WORK TO COMPLETE:
Copy out the listing that follows exactly, dropping every picture.

DATA FOR PROCESSING:

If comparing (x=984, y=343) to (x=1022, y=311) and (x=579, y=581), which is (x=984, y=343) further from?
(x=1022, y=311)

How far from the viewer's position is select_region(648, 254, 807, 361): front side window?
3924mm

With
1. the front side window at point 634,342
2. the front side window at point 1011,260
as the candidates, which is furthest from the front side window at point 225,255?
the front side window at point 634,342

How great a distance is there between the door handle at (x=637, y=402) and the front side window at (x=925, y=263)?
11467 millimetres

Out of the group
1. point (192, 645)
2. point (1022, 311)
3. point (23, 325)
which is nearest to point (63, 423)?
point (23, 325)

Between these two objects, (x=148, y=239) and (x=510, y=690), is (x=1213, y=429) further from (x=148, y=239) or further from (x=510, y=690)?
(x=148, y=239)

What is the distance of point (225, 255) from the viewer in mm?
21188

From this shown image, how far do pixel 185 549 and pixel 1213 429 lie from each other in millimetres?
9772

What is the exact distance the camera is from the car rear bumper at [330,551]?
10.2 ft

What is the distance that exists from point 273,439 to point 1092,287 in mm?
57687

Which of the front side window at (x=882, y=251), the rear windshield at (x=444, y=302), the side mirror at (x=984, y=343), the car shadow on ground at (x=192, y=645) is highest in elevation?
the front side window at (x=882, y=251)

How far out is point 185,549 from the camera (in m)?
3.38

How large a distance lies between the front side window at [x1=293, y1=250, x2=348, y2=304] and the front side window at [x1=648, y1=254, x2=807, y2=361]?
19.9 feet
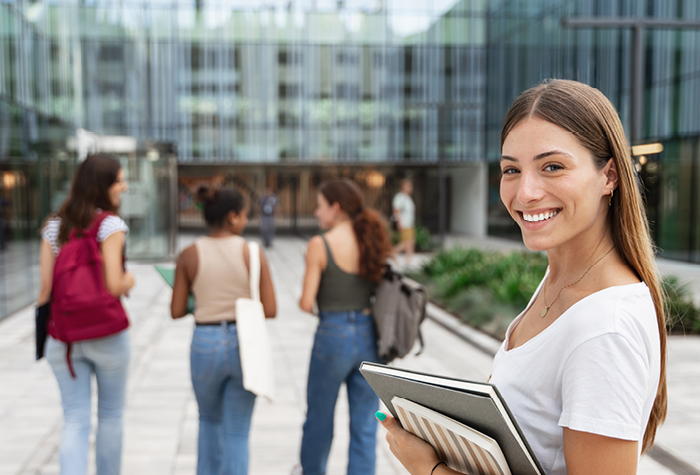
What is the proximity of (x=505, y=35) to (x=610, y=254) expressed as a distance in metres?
27.5

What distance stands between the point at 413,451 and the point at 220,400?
2238mm

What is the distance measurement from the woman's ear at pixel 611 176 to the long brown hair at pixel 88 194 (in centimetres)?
278

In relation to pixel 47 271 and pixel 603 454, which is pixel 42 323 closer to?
pixel 47 271

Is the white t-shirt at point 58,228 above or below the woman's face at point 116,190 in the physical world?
below

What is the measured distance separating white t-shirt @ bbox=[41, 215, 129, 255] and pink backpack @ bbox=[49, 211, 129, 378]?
3 cm

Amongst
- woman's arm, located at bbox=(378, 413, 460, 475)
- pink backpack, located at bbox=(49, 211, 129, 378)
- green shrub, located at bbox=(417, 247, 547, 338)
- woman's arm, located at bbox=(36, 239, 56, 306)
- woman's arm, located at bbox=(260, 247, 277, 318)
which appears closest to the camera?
woman's arm, located at bbox=(378, 413, 460, 475)

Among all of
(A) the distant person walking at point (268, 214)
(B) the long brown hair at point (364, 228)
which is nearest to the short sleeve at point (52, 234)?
(B) the long brown hair at point (364, 228)

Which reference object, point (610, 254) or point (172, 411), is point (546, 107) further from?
point (172, 411)

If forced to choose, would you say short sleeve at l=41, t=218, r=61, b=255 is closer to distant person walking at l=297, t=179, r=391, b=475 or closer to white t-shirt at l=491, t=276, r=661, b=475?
distant person walking at l=297, t=179, r=391, b=475

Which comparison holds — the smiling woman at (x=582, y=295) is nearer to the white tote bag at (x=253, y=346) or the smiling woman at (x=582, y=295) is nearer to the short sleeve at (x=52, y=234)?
the white tote bag at (x=253, y=346)

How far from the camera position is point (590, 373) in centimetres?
114

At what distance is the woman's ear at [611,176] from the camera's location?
130cm

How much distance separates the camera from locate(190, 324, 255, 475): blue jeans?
3.35m

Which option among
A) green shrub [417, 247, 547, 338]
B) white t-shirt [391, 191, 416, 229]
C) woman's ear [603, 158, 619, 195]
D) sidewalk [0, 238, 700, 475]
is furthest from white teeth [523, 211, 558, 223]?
white t-shirt [391, 191, 416, 229]
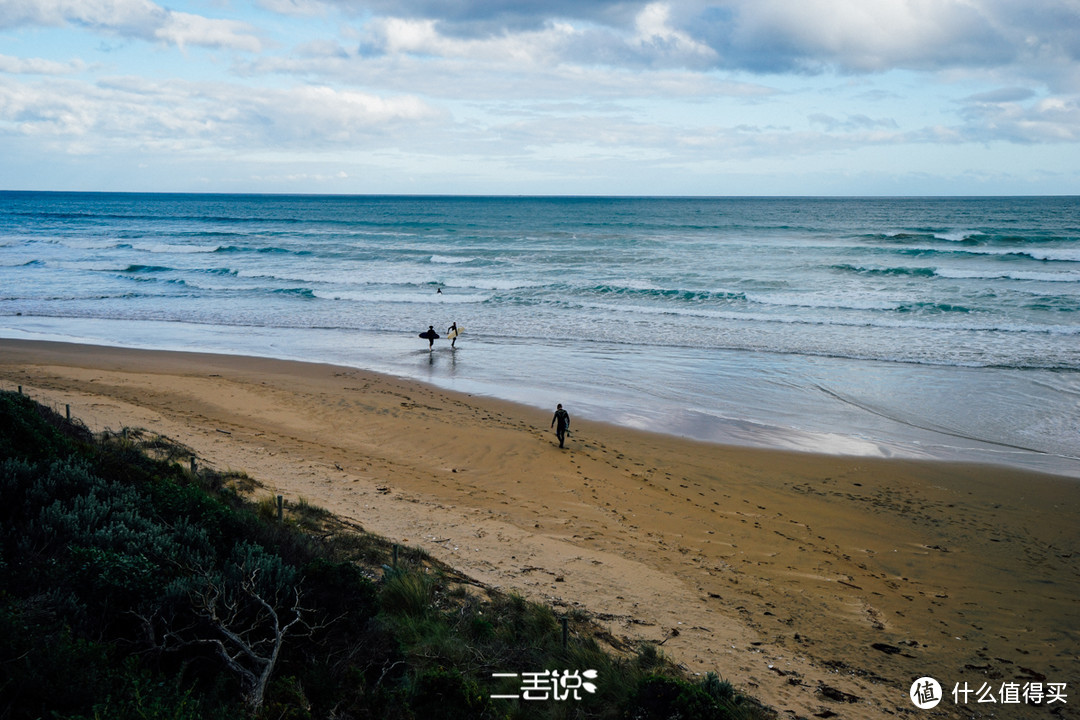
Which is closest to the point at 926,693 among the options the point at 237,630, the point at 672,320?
the point at 237,630

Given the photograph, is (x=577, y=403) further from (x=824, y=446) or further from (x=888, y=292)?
(x=888, y=292)

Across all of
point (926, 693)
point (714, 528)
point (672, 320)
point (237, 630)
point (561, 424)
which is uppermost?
point (672, 320)

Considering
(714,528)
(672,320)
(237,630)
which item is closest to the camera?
(237,630)

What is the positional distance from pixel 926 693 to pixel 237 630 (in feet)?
20.1

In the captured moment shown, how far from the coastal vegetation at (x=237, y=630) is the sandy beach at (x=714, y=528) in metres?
1.26

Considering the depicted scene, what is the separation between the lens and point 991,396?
16.9 m

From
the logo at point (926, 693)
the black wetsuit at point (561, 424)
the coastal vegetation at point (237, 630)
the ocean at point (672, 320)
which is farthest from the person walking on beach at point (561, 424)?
the logo at point (926, 693)

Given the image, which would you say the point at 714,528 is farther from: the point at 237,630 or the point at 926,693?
the point at 237,630

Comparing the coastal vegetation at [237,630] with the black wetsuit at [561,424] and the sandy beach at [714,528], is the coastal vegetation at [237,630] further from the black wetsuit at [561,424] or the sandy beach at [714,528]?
the black wetsuit at [561,424]

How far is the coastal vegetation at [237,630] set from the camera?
398cm

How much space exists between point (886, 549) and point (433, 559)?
20.8 feet

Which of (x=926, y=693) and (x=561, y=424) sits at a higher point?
(x=561, y=424)

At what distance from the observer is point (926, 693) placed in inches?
252

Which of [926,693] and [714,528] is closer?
[926,693]
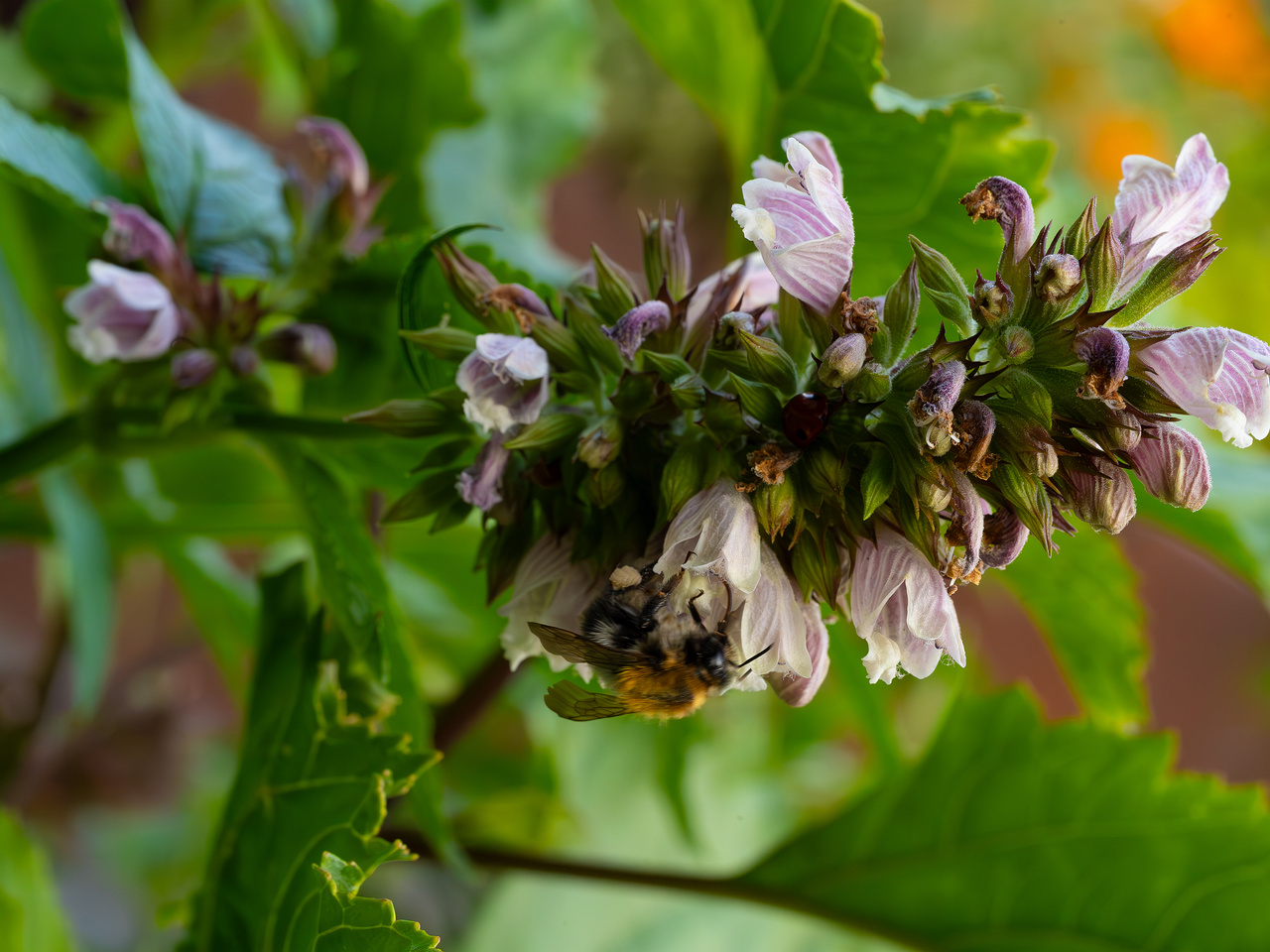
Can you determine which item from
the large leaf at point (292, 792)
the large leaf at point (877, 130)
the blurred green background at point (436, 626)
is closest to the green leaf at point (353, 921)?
the large leaf at point (292, 792)

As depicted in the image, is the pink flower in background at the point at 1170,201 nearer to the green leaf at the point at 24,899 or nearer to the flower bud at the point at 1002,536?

RESPONSE:
If comparing (x=984, y=343) to (x=1022, y=311) and (x=579, y=581), which is (x=984, y=343) further from?
(x=1022, y=311)

How far from the viewer's position is select_region(648, 254, 807, 361): front side window?
3924mm

With
1. the front side window at point 634,342
2. the front side window at point 1011,260
as the candidates, which is furthest from the front side window at point 225,255?
the front side window at point 634,342

How great a distance is there between the door handle at (x=637, y=402) and the front side window at (x=925, y=263)?
11467 millimetres

Out of the group
1. point (192, 645)
2. point (1022, 311)
3. point (23, 325)
which is nearest to point (63, 423)?
point (23, 325)

Between these two objects, (x=148, y=239) and (x=510, y=690), is (x=1213, y=429) further from (x=148, y=239) or further from (x=510, y=690)?
(x=148, y=239)

What is the distance of point (225, 255) from the viewer in mm?
21188

From this shown image, how far do pixel 185 549 and pixel 1213 429 lie from each other in millimetres?
9772

What is the exact distance the camera is from the car rear bumper at [330,551]?
10.2 ft

What is the distance that exists from point 273,439 to point 1092,287 in mm?
57687

Which of the front side window at (x=882, y=251), the rear windshield at (x=444, y=302), the side mirror at (x=984, y=343), the car shadow on ground at (x=192, y=645) is highest in elevation?
the front side window at (x=882, y=251)

How far out is point 185,549 from the camera (in m)?
3.38

How large a distance lies between the front side window at [x1=293, y1=250, x2=348, y2=304] and the front side window at [x1=648, y1=254, x2=807, y2=361]?
19.9 feet
What is the proximity of (x=505, y=35) to (x=610, y=254) expressed as a distance in metres?
27.5

What distance stands between the point at 413,451 and the point at 220,400?
2238mm

What is the distance measurement from the woman's ear at pixel 611 176 to the long brown hair at pixel 88 194 (in centimetres)?
278

In relation to pixel 47 271 and pixel 603 454, which is pixel 42 323 closer to?
pixel 47 271

Is the white t-shirt at point 58,228 above or below the woman's face at point 116,190 in the physical world?
below

What is the measured distance separating white t-shirt @ bbox=[41, 215, 129, 255] and pink backpack @ bbox=[49, 211, 129, 378]?
3 cm

Amongst
- woman's arm, located at bbox=(378, 413, 460, 475)
- pink backpack, located at bbox=(49, 211, 129, 378)
- green shrub, located at bbox=(417, 247, 547, 338)
- woman's arm, located at bbox=(36, 239, 56, 306)
- woman's arm, located at bbox=(260, 247, 277, 318)
which appears closest to the camera?
woman's arm, located at bbox=(378, 413, 460, 475)

Among all of
(A) the distant person walking at point (268, 214)
(B) the long brown hair at point (364, 228)
which is nearest to the short sleeve at point (52, 234)?
(B) the long brown hair at point (364, 228)

Which reference object, point (610, 254) or point (172, 411), is point (546, 107) further from?
point (172, 411)

If forced to choose, would you say short sleeve at l=41, t=218, r=61, b=255 is closer to distant person walking at l=297, t=179, r=391, b=475 or closer to white t-shirt at l=491, t=276, r=661, b=475?
distant person walking at l=297, t=179, r=391, b=475

Which comparison holds — the smiling woman at (x=582, y=295) is nearer to the white tote bag at (x=253, y=346) or the smiling woman at (x=582, y=295) is nearer to the short sleeve at (x=52, y=234)?
the white tote bag at (x=253, y=346)

How far from the camera position is point (590, 373) in centimetres?
114

At what distance is the woman's ear at [611,176] from the camera's location?
130cm

How much distance separates the camera from locate(190, 324, 255, 475): blue jeans?
3.35m

Which option among
A) green shrub [417, 247, 547, 338]
B) white t-shirt [391, 191, 416, 229]
C) woman's ear [603, 158, 619, 195]
D) sidewalk [0, 238, 700, 475]
is furthest from white teeth [523, 211, 558, 223]?
white t-shirt [391, 191, 416, 229]
Which is closest to the point at 926,693 among the options the point at 237,630, the point at 672,320?
the point at 237,630

Given the photograph, is (x=577, y=403) further from (x=824, y=446) or further from (x=888, y=292)?
(x=888, y=292)

Across all of
point (926, 693)
point (714, 528)
point (672, 320)
point (237, 630)
point (561, 424)
which is uppermost?
point (672, 320)

Considering
(714,528)
(672,320)
(237,630)
which item is closest to the camera?
(237,630)

What is the positional distance from pixel 926 693 to pixel 237 630 (in feet)?
20.1

In the captured moment shown, how far from the coastal vegetation at (x=237, y=630) is the sandy beach at (x=714, y=528) in metres?
1.26

Considering the depicted scene, what is the separation between the lens and point 991,396?
16.9 m

From
the logo at point (926, 693)
the black wetsuit at point (561, 424)
the coastal vegetation at point (237, 630)
the ocean at point (672, 320)
which is farthest from the person walking on beach at point (561, 424)?
the logo at point (926, 693)

Given the image, which would you say the point at 714,528 is farther from: the point at 237,630 or the point at 926,693?
the point at 237,630

Comparing the coastal vegetation at [237,630] with the black wetsuit at [561,424] and the sandy beach at [714,528], is the coastal vegetation at [237,630] further from the black wetsuit at [561,424] or the sandy beach at [714,528]?
the black wetsuit at [561,424]

How far is the coastal vegetation at [237,630] set from the camera?
398cm

How much space exists between point (886, 549) and point (433, 559)?
20.8 feet

Which of (x=926, y=693) and (x=561, y=424) sits at a higher point?
(x=561, y=424)

At what distance from the observer is point (926, 693) placed in inches?
252

Which of [926,693] and [714,528] is closer?
[926,693]
Can you determine which item from
the large leaf at point (292, 792)
the large leaf at point (877, 130)
the blurred green background at point (436, 626)
is closest to the green leaf at point (353, 921)?
the large leaf at point (292, 792)

As depicted in the image, is the pink flower in background at the point at 1170,201 nearer to the green leaf at the point at 24,899 or nearer to the flower bud at the point at 1002,536?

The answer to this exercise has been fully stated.